**Exercises to complete:**
(a) In the MiMail worm article, what subject line does the fake PayPal message carry?
(b) Reproduce word for word everything in the MiMail worm article from "A pop-up window" down to "three-digit security code.".
══ Text excerpt
Another variant of the MiMail worm, which last plagued users at the end of October, broke into the wild on Friday disguised as a message from online payment vendor PayPal. It tries to fool users into disclosing credit-card information.
Dubbed MiMail.I by most security professionals--but tagged as MiMail.H by Symantec--the new worm masquerades as an e-mail from PayPal, the e-payment system often used to pay for purchases on online auction sites, such as eBay.
The bogus PayPal message, which looks alarmingly legitimate, carries the subject of 'Your PayPal.com account expires,' and then asks the recipient to enter the credit-card number associated with his PayPal account.
"If you do not update your information with our secure application within the next five business days then we will be forced to deactivate your account and you will not be able to use your PayPal account any longer," the fake message reads.
A pop-up window then appears on the user's screen, showing a form with fields for entering the credit-card number, the PIN associated with the card, and the card's three-digit security code.
If users enter credit card data, the MiMail worm encapsulates it in a file and transmits it to one of four e-mail addresses, all of which are hard-coded in the worm. Two of the addresses lead to Moscow, Russia, while the remaining pair head for the Czech Republic.
According to Craig Schmugar, a virus research engineer with Network Associates, these addresses are in the process of being closed down.
Other security experts noted that MiMail, which most recently bombarded e-mail users with worms tucked into compressed .zip files--a tactic intended to take advantage of the fact that many organizations and users assumed .zip files were safe--is one of the more aggressive malicious code attacks of the year.
════
══ Excerpted records
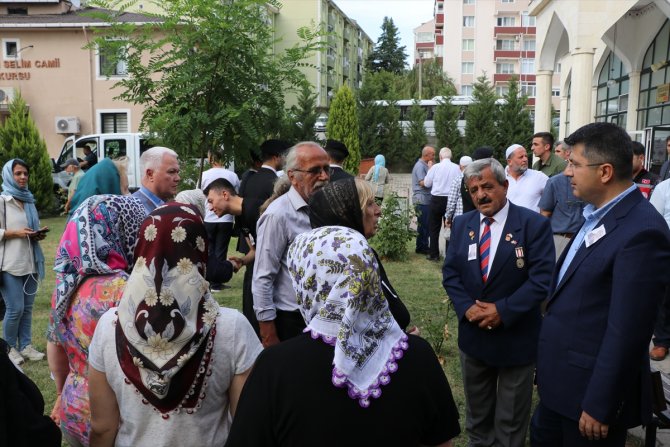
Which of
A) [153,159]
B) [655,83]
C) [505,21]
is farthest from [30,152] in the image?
[505,21]

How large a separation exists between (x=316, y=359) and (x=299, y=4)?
51.6m

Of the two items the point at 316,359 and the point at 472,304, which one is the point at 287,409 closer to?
the point at 316,359

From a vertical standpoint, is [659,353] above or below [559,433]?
below

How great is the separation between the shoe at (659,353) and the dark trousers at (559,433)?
12.0ft

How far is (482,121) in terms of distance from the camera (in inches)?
1390

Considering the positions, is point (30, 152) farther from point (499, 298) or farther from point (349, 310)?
point (349, 310)

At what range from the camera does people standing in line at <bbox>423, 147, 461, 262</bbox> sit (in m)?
11.0

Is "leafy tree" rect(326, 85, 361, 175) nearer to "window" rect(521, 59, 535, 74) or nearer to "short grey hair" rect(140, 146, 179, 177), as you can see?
"short grey hair" rect(140, 146, 179, 177)

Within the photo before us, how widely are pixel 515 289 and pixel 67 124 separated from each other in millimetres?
30045

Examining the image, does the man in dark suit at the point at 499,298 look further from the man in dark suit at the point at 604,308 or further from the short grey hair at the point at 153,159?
the short grey hair at the point at 153,159

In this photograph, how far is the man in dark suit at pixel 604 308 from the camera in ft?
8.10

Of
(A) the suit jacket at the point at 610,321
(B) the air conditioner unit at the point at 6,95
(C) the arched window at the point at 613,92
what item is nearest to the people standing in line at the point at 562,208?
(A) the suit jacket at the point at 610,321

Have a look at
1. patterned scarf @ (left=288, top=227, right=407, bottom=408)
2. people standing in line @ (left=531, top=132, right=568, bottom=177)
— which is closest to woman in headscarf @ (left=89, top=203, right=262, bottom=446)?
patterned scarf @ (left=288, top=227, right=407, bottom=408)

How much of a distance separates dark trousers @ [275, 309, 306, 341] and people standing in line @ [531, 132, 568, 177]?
17.3ft
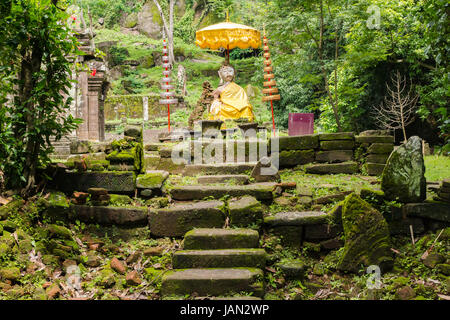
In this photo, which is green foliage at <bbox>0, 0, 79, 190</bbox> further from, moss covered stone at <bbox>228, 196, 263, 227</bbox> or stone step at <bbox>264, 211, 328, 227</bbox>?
stone step at <bbox>264, 211, 328, 227</bbox>

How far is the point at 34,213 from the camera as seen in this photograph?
4293mm

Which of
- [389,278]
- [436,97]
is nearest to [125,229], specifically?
[389,278]

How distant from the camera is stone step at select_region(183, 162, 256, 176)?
6.36 metres

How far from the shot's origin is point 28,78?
14.6 ft

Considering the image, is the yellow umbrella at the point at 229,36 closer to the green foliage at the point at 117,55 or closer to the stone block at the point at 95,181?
the stone block at the point at 95,181

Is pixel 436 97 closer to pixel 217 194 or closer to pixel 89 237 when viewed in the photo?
pixel 217 194

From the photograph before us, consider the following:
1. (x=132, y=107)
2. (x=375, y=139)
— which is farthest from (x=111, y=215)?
(x=132, y=107)

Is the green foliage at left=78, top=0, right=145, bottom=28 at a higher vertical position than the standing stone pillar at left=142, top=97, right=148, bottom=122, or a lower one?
higher

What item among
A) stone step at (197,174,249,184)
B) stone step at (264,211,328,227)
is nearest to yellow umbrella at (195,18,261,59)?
stone step at (197,174,249,184)

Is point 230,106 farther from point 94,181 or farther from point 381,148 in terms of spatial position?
point 94,181

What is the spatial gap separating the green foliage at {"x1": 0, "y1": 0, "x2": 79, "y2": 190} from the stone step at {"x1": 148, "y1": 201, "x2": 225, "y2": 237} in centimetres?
158

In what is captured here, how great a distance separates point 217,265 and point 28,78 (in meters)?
3.14

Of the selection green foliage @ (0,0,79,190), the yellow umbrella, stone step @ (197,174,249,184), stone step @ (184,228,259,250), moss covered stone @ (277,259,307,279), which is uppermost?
the yellow umbrella

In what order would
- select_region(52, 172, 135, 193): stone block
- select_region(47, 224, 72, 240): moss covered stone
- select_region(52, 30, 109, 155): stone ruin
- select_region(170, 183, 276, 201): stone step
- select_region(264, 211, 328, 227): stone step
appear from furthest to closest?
select_region(52, 30, 109, 155): stone ruin
select_region(170, 183, 276, 201): stone step
select_region(52, 172, 135, 193): stone block
select_region(264, 211, 328, 227): stone step
select_region(47, 224, 72, 240): moss covered stone
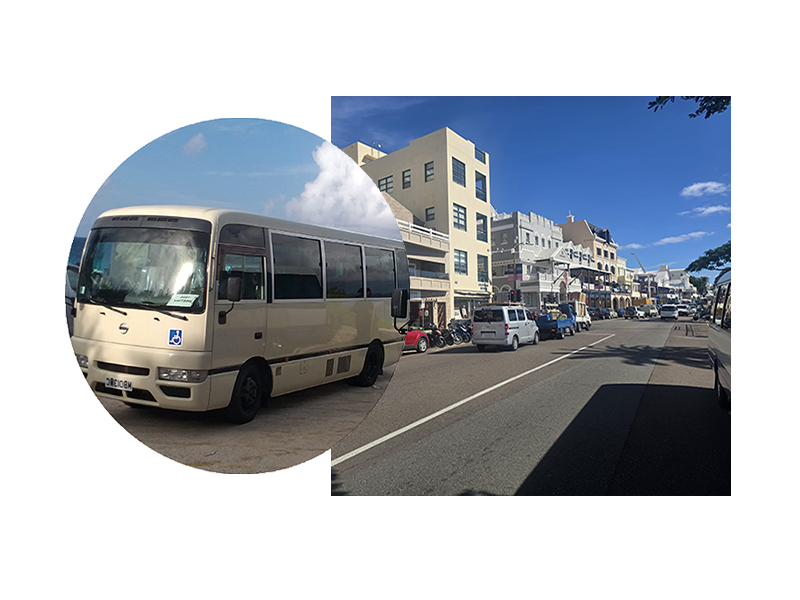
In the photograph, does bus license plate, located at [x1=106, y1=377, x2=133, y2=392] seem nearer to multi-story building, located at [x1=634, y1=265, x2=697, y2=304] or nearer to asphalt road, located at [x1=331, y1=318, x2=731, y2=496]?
asphalt road, located at [x1=331, y1=318, x2=731, y2=496]

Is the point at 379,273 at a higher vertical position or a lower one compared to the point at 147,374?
higher

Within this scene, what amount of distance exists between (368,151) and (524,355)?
1155 cm

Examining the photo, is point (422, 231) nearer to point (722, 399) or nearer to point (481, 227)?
point (481, 227)

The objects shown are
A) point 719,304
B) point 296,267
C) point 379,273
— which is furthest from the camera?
point 719,304

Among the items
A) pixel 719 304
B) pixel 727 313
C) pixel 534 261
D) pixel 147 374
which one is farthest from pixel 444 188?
pixel 534 261

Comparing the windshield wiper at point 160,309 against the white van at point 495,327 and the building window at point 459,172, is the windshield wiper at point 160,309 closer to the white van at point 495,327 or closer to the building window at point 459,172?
the building window at point 459,172

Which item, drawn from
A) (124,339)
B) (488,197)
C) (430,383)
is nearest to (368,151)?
(488,197)

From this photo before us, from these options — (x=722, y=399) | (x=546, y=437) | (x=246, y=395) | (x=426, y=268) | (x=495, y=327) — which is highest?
(x=426, y=268)

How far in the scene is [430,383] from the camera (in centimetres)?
762

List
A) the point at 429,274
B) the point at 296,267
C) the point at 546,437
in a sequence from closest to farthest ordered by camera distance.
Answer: the point at 296,267 → the point at 429,274 → the point at 546,437

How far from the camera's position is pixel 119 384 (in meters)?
0.71

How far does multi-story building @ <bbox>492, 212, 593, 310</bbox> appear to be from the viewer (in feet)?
95.2

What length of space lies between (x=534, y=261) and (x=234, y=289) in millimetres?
33724

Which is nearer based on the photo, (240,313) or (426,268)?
(240,313)
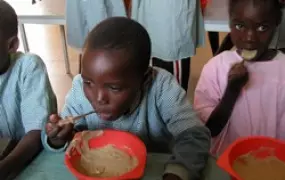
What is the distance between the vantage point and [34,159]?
936 millimetres

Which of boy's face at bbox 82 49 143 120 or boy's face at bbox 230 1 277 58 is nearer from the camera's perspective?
boy's face at bbox 82 49 143 120

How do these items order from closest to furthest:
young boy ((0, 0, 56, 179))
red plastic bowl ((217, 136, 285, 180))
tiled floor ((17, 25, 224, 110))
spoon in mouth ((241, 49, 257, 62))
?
red plastic bowl ((217, 136, 285, 180))
young boy ((0, 0, 56, 179))
spoon in mouth ((241, 49, 257, 62))
tiled floor ((17, 25, 224, 110))

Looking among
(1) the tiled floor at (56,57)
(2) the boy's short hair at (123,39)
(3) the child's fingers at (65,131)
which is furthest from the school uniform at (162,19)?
(3) the child's fingers at (65,131)

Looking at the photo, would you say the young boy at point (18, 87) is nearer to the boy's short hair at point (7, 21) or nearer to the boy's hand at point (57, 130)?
the boy's short hair at point (7, 21)

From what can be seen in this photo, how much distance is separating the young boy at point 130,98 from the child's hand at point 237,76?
0.74 feet

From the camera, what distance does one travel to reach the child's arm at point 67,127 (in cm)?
88

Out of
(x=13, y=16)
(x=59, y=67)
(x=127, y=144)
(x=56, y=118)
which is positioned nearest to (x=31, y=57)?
(x=13, y=16)

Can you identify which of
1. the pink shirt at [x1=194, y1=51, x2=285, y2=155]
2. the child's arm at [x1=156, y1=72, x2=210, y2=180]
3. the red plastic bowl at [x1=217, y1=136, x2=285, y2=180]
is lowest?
the pink shirt at [x1=194, y1=51, x2=285, y2=155]

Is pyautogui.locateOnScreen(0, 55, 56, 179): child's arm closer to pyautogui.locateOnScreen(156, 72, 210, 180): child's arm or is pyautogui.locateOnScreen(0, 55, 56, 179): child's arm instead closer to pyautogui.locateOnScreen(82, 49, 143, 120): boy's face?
pyautogui.locateOnScreen(82, 49, 143, 120): boy's face

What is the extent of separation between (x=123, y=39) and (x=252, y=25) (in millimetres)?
508

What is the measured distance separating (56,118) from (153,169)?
0.26 m

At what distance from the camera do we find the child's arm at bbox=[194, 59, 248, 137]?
1.15 m

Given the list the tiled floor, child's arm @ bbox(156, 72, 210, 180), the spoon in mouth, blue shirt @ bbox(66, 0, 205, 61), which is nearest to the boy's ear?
child's arm @ bbox(156, 72, 210, 180)

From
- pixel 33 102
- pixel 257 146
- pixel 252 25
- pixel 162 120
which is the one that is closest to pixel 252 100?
pixel 252 25
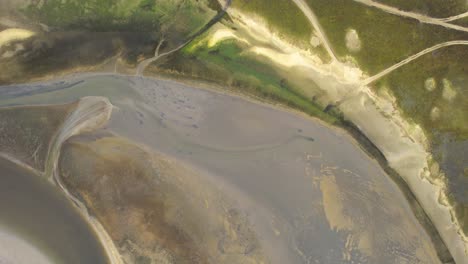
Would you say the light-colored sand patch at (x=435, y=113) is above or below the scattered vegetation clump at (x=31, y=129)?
above

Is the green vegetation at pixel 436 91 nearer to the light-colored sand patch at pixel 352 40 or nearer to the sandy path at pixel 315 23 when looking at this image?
the light-colored sand patch at pixel 352 40

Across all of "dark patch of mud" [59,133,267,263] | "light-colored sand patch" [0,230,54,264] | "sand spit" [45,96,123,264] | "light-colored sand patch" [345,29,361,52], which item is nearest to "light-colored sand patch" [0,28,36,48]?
"sand spit" [45,96,123,264]

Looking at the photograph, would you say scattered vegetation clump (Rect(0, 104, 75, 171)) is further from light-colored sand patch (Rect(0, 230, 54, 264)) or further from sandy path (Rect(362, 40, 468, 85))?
sandy path (Rect(362, 40, 468, 85))

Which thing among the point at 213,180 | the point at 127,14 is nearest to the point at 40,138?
the point at 127,14

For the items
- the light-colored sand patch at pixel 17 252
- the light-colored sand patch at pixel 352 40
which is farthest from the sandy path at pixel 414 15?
the light-colored sand patch at pixel 17 252

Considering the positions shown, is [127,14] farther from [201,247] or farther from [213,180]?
[201,247]

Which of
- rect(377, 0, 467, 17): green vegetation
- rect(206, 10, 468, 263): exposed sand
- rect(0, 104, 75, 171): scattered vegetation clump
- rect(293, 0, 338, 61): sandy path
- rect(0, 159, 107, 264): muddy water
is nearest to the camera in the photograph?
rect(377, 0, 467, 17): green vegetation

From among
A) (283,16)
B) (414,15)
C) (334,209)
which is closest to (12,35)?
(283,16)
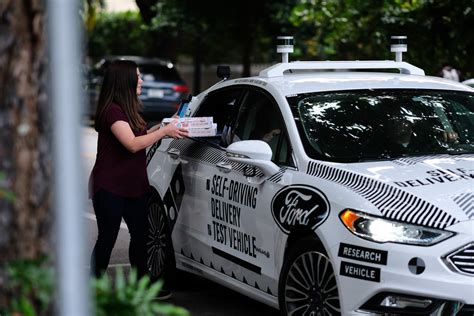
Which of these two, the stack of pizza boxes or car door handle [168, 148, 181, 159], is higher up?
the stack of pizza boxes

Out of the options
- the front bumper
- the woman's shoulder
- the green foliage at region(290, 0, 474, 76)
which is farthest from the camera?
the green foliage at region(290, 0, 474, 76)

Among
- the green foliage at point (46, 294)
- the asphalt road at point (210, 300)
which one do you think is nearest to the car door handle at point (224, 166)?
the asphalt road at point (210, 300)

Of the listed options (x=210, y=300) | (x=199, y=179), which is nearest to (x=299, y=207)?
(x=199, y=179)

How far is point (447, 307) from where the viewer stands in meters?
5.65

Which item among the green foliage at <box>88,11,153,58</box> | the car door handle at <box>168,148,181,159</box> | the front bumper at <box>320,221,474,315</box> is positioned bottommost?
the green foliage at <box>88,11,153,58</box>

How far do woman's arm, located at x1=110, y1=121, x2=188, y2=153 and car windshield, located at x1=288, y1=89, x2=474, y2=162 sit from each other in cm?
76

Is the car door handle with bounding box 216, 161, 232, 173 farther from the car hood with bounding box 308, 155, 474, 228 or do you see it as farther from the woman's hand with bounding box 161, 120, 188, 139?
the car hood with bounding box 308, 155, 474, 228

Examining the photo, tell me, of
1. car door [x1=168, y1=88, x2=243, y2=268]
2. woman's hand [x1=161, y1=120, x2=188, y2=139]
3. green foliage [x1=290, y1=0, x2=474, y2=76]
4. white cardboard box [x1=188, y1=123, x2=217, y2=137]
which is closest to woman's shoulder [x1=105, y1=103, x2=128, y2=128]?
woman's hand [x1=161, y1=120, x2=188, y2=139]

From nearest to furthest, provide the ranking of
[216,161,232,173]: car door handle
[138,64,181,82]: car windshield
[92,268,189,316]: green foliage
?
1. [92,268,189,316]: green foliage
2. [216,161,232,173]: car door handle
3. [138,64,181,82]: car windshield

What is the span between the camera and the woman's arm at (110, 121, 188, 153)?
716cm

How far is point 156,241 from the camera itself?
8.16m

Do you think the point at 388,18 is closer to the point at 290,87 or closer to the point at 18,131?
the point at 290,87

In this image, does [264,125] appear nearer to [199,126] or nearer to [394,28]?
[199,126]

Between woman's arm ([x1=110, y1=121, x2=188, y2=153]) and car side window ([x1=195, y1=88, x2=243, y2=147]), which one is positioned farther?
car side window ([x1=195, y1=88, x2=243, y2=147])
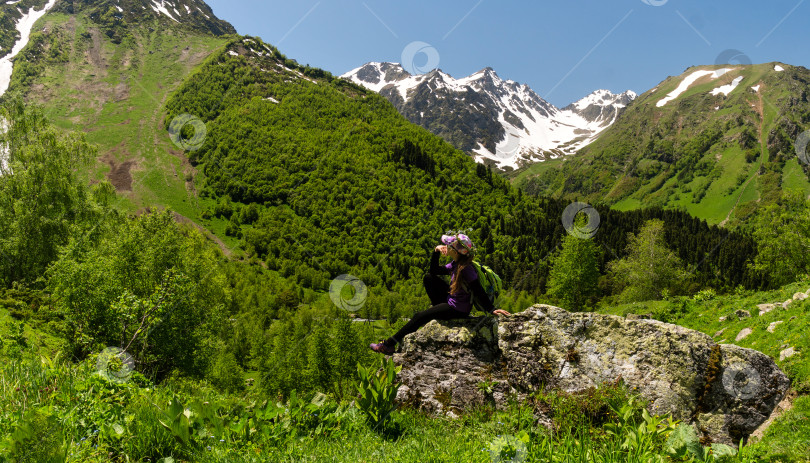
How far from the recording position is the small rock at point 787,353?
30.0 ft

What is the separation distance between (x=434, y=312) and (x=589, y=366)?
2884 millimetres

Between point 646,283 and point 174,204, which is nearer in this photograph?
point 646,283

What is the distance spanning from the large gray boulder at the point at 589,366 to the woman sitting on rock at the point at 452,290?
226 millimetres

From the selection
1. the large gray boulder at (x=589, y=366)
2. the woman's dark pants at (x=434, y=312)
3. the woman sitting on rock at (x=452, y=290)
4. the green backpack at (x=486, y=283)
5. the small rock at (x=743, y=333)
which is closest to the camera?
the large gray boulder at (x=589, y=366)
════
**Answers below:**
(a) "Your PayPal.com account expires"

(b)
A pop-up window then appears on the user's screen, showing a form with fields for entering the credit-card number, the PIN associated with the card, and the card's three-digit security code.